D’après des témoignages recueillis auprès de membres du service d’ordre syndical de la manifestation parisienne, le carré de tête a été visé à deux reprises par des grenades lacrymogènes en fin de parcours. « Nous attendons de savoir ce qui s’est réellement passé pour réagir », indique Marylise Léon (CFDT). « Tout le monde sait que le service d’ordre de l’Unsa est en bleu. On ne peut pas les confondre avec des black blocks. Si effectivement, le carré de tête a sciemment été visé par des lacrymogènes, il va falloir régler le problème très vite avec la préfecture », réagit Dominique Corona (Unsa).

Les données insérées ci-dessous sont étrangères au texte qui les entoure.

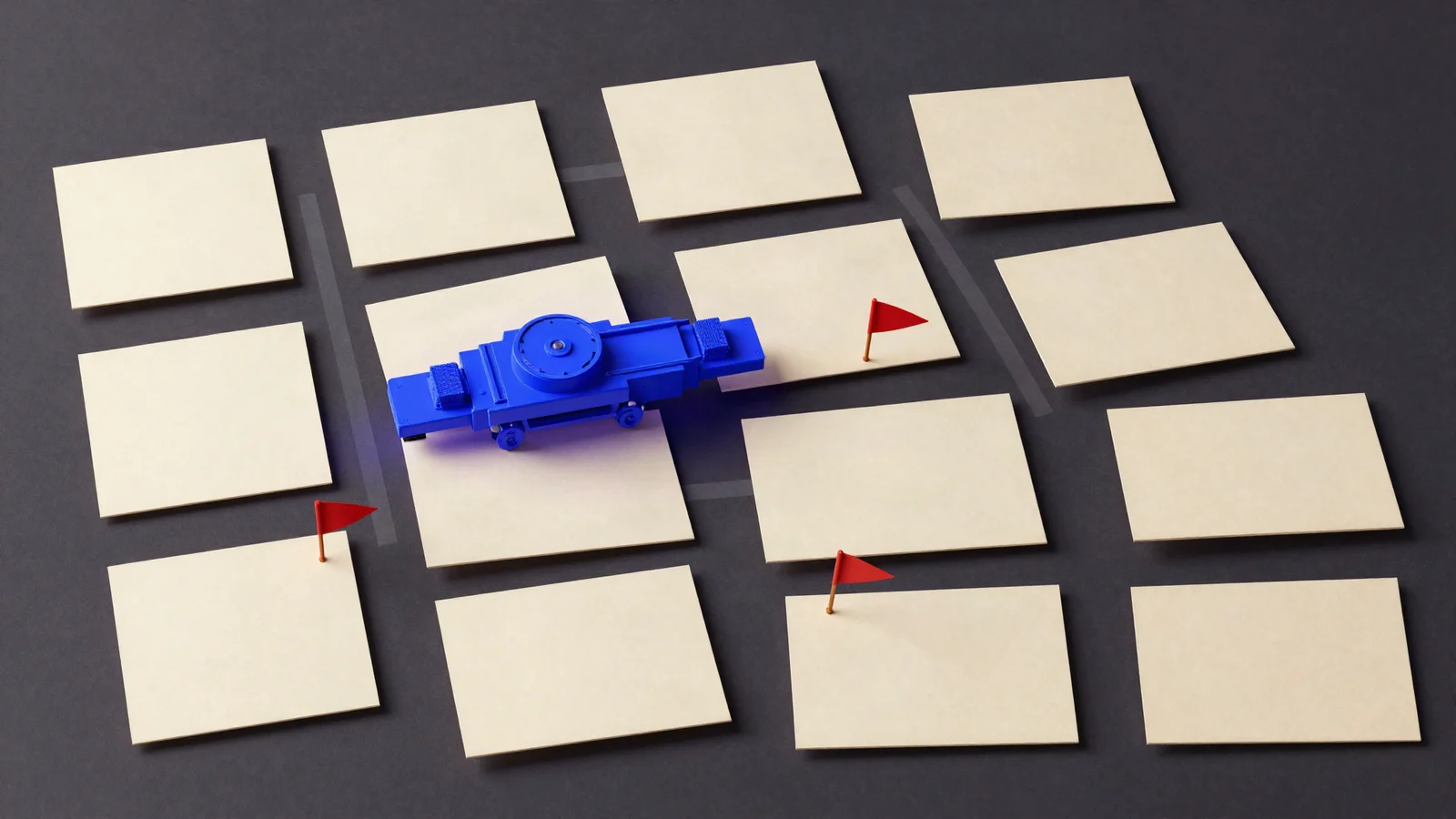 A blue mechanism changes one tile in a field of plain paper tiles, while three red flags mark problems.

UNE 10E JOURNÉE EN PLEIN CONGRÈS DE LA CGT
Quoi qu’il en soit, l’intersyndicale appelle « les millions de travailleurs et travailleuses, les jeunes et les retraités à continuer de se mobiliser » pour obtenir le retrait de la réforme. Cela passera par « des rassemblements syndicaux de proximité ce week-end » et une dixième « journée de grève et de manifestations mardi 28 mars », soit en plein milieu du 53e congrès confédéral de la CGT. Cette neuvième journée est d’ailleurs venue percuter le congrès de la CFE-CGC. « Nous avons l’habitude d’allier la construction des luttes et nos temps de démocratie interne », affirme Catherine Perret (CGT). « Nous organiserons le congrès de telle sorte que les délégués puissent participer à la mobilisation à Clermont-Ferrand », ville accueillant le congrès, ajoute-t-elle. L’intersyndicale prévoit de se réunir à nouveau dans la soirée du 28 mars pour faire le point sur les suites à donner au mouvement.